-- start Document text --
Faith CoLab: Tapestry of Faith: Wisdom from the Hebrew Scriptures: A Multigenerational Program

Program Structure

The program comprises eight workshops of ninety minutes each. Because each ends with worship, the workshops are well-suited to Sunday morning multigenerational gatherings. They will also work well for multigenerational programs on a weeknight or a weekend day. If you use them in this fashion, consider incorporating a meal and social time into the experience.

Workshop Structure

Each workshop begins with the entire multigenerational group meeting together, where the leader shares the story as it is written in the New Revised Standard Version of the Bible. Participants then retell the story by acting it out, considering the points of view and emotions of the characters in the story.

After retelling the story, participants separate into interest-based groups for further processing of the story. While some groups may be more attractive to adults and youth and other more attractive to younger children, participants will divide based on activity interest and not age. Generally, the options include:

  • Discussion (generally intended for youth and adults)
  • Drama (intended for people of all ages)
  • Art activities (intended for people of all ages)
  • Alternate activities such as cooking, music-making, or experiences in the out-of-doors (intended for people of all ages and friendly to younger children)

After meeting in the interest groups, participants gather for multigenerational conversation and worship, which includes contributions from each activity group.

Sequence of stories

There are two timelines that are important to understanding the Hebrew scriptures.

The first timeline is the history of the ancient Hebrew people and their kingdoms: Israel and Judea. These two kingdoms emerged no sooner than the ninth century BCE, under the leadership of their founding kings, King David and his son Solomon. David and Solomon were powerful figures, uniting disparate tribes into wealthy and sophisticated kingdoms whose capital was Jerusalem. Israel and Judah flourished for a while, but were too small to resist their more powerful neighbors, the Assyrians, the Babylonians, the Persians, the Greco-Romans, and the Romans. This small pair of kingdoms, politically insignificant at that time, are still known today not for their military or political power, but for their history and religious thoughts preserved in what we now know as the Hebrew scriptures.
-- end Document text --
Written tasks ->
1. In the program description, how many workshops are there, and how long does each one run?
2. Pick up the program description right after its last sentence and write the next part.
The entries after this point aren't needed for anything here.
-- start Record list --
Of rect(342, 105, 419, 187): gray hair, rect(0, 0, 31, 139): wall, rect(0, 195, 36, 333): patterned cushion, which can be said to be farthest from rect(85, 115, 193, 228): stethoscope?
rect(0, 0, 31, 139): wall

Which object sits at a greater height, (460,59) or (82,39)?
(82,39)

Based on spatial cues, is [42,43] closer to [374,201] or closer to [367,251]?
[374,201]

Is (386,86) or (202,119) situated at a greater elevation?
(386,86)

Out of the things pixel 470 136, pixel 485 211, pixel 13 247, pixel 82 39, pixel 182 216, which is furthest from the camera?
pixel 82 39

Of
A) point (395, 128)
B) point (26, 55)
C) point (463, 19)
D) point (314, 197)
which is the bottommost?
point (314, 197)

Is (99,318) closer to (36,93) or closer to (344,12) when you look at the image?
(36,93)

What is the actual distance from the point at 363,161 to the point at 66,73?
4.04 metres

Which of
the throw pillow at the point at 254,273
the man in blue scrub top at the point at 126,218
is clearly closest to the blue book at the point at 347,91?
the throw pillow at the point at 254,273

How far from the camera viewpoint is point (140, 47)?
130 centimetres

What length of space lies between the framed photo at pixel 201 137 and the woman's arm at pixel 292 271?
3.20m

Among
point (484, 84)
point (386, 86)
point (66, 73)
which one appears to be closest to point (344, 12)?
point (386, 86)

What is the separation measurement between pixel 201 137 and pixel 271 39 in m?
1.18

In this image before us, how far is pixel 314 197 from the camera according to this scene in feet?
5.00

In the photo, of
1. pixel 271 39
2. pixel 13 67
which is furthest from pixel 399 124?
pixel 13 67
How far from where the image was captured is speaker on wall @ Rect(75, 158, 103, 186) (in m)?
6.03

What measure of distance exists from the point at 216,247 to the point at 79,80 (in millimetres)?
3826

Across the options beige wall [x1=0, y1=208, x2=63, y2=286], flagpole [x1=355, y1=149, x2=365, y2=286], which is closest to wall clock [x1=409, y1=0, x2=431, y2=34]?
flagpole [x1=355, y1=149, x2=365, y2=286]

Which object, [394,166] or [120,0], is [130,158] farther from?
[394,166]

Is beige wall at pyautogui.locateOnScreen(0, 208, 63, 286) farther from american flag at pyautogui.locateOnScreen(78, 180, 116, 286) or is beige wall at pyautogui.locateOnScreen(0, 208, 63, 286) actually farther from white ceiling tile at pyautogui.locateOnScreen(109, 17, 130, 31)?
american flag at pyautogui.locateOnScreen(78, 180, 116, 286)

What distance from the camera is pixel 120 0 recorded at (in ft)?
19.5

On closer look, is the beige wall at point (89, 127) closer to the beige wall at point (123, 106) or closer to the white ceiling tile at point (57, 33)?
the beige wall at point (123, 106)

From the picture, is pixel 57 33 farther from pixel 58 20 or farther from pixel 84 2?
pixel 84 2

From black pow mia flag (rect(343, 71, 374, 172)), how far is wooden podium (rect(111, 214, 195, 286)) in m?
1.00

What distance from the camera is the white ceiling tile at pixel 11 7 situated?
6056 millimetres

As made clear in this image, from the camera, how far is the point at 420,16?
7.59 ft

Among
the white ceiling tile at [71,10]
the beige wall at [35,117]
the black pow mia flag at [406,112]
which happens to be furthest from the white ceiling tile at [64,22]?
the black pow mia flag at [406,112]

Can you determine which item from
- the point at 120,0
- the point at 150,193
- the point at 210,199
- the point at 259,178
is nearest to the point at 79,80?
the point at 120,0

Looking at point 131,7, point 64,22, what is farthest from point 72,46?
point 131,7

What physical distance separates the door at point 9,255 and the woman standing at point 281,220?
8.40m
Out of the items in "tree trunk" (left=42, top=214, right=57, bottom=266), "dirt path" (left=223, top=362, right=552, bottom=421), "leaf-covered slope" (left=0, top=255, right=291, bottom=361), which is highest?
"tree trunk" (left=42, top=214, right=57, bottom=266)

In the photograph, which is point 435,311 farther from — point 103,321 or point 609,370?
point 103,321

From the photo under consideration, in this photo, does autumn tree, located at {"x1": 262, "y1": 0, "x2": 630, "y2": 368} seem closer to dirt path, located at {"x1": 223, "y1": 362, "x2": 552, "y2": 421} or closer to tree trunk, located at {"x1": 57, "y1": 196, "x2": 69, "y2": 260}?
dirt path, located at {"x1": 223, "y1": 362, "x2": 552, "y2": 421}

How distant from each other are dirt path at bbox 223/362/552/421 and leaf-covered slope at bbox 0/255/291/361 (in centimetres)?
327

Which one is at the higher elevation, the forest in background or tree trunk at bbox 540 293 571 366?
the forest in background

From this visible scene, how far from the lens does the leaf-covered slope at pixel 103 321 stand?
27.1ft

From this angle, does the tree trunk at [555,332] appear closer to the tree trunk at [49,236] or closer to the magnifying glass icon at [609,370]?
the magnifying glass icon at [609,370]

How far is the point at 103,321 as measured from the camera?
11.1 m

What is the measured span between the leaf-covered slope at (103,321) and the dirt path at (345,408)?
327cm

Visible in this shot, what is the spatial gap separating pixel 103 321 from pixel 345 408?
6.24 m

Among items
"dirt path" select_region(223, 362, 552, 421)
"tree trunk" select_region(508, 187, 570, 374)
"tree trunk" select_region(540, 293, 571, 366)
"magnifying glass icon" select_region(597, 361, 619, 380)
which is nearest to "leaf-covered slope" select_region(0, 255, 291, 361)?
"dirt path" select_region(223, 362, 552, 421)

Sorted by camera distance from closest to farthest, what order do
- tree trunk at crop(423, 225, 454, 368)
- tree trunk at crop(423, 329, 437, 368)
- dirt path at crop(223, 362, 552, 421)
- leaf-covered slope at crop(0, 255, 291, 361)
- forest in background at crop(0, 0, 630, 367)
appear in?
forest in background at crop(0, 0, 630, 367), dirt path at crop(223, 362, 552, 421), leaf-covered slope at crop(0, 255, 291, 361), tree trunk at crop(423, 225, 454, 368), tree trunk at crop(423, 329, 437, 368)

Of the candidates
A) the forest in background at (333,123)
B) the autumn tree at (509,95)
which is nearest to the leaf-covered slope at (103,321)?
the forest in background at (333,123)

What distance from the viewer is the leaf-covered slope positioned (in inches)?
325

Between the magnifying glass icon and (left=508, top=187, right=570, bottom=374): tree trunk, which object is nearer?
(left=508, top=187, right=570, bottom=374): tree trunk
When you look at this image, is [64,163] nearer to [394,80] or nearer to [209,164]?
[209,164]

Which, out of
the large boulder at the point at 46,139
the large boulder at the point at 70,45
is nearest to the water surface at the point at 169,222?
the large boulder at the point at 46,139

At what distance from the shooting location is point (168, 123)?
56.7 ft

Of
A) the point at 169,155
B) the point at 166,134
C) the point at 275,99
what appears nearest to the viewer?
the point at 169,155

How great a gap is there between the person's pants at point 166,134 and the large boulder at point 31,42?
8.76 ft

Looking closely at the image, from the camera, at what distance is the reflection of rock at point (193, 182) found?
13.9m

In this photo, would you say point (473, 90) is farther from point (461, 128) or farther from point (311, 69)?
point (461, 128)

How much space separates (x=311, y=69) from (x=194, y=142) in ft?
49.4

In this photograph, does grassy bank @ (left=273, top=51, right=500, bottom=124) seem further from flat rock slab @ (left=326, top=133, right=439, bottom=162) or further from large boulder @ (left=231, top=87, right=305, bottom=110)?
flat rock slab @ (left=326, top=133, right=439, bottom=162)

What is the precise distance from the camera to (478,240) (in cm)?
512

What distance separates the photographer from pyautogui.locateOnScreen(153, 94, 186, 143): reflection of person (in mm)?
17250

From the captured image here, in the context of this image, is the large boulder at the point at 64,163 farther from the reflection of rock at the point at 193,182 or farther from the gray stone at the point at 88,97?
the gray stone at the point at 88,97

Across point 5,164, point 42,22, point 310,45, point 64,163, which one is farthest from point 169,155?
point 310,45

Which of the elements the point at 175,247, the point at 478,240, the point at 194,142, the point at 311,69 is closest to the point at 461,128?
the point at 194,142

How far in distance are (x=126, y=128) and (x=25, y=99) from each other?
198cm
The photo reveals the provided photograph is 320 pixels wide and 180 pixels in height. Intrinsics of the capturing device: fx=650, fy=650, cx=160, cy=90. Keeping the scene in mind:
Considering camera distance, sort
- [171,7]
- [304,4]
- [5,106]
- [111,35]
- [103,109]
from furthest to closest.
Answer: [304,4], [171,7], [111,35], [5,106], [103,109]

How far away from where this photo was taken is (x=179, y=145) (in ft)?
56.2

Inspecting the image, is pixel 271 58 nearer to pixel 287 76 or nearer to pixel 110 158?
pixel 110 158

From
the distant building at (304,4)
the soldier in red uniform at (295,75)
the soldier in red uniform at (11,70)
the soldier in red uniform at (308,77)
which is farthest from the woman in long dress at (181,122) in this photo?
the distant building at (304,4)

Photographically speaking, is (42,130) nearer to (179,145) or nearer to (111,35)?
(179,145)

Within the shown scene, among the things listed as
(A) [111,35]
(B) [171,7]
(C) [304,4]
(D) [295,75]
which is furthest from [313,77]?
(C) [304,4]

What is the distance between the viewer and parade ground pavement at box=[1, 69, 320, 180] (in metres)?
-- end Record list --
Per-task answers ->
1. There are eight workshops, and each one runs ninety minutes.

2.
The stories and books of the Hebrew scriptures were composed at different times in the history of the kingdoms. The writing of the Hebrew scriptures was started within the court of kings David and Solomon. Some of the resulting material is a history of events of the time. Some is a highly flattering story of King David, including events from his childhood. Some of the writings from that era are retellings of the stories and legends about Israel's founding and the beginnings of the Jewish people.

In the 6th century BCE, when Israel and Judea were under threat from the neighboring Assyrians or Babylonians, more writings were added to the scriptures. Writers known as the Prophets wrote religious and theological reflections on the current events of their times. In 598 BCE, King Nebuchadnezzer invaded and took away several thousand Israelites to live in Babylon. Further deportations occurred in 586 and 582 BCE. Many of those deported were the political, economic, and religious leaders of Jerusalem. Those difficult times were known as the Babylonian captivity. After the defeat of Babylon by Persia in 539 BCE, the leaders of the Hebrews were returned to Jerusalem. Some of the writings of the Hebrew scriptures date from this period, when the Temple in Jerusalem was rebuilt and the Israelite religion was reconstituted and reformulated.

The first timeline about the Hebrew scriptures shows the order in which it was written. The second timeline necessary to understand the Hebrew scriptures is the story of the Jewish people that it tells. Some portions of that story are fanciful and legendary, while some are recorded memories of past historical events. Still others describe events contemporary to the writers. The first timeline is the History of the Bible, and the second is the Biblical History of the Hebrew People.

The table below lists the eight stories from this program. The workshops consider stories in the order in which they were written or collected (the History of the Bible) and not in the order of the events they describe (the Biblical History of the Hebrew People, as sequenced in the Hebrew Bible). Exploring the stories in the order in which they were written allows participants to better understand the evolution of how God was understood as a response to the events of Hebrew history.



Time it Depicts

Time Written or Collected/ Nature of Subject


David and Goliath

David's Childhood

900 BCE

David's Rule/

Biography of King


David and Nathan — You are That Man!

Later part of David's Rule

David's Rule/

Current Events


Manna in the Wilderness

Desert Period after leaving Egypt

1200 BCE (?)

David's Rule/



The Battle of Jericho

Conquering the Promised Land — after Egypt and before David

1100 BCE (?)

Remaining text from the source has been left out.